> 요청 사항
아래 행들을 모두 다시 쓰되, "forest" 표현을 "tree line" 표현으로 바꾸고 나머지는 그대로 두세요.

********

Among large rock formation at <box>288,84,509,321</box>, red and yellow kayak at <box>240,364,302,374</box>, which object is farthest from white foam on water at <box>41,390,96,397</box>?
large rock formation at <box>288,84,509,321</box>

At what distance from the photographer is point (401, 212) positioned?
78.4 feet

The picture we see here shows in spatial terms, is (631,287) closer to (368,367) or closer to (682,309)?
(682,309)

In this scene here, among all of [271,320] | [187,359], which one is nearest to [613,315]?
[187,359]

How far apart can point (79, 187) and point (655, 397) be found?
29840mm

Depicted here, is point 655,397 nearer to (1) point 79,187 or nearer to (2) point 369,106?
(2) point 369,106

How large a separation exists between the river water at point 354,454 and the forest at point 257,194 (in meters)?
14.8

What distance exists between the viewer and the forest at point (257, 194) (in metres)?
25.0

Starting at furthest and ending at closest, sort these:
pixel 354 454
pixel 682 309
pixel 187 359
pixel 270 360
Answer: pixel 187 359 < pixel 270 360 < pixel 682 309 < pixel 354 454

********

> 완료된 작업
Among large rock formation at <box>288,84,509,321</box>, red and yellow kayak at <box>240,364,302,374</box>, which object is farthest from white foam on water at <box>41,390,96,397</box>?
large rock formation at <box>288,84,509,321</box>

At what distance from the photographer is point (401, 212) positioned?
78.4 feet

The picture we see here shows in spatial terms, is (631,287) closer to (368,367) or closer to (682,309)?
(682,309)

In this scene here, among all of [271,320] | [187,359], which one is nearest to [613,315]?
[187,359]

How far apart can point (79, 187) and point (655, 397) be found?
29840mm

Depicted here, is point 655,397 nearer to (1) point 79,187 or nearer to (2) point 369,106?
(2) point 369,106

How large a separation exists between the river water at point 354,454 and the tree line at point 257,194 (in meters)?
14.8

What distance exists between the viewer and the tree line at point (257, 194) (in metres)?
25.0

Starting at furthest and ending at closest, sort these:
pixel 354 454
pixel 682 309
pixel 187 359
pixel 270 360
Answer: pixel 187 359 < pixel 270 360 < pixel 682 309 < pixel 354 454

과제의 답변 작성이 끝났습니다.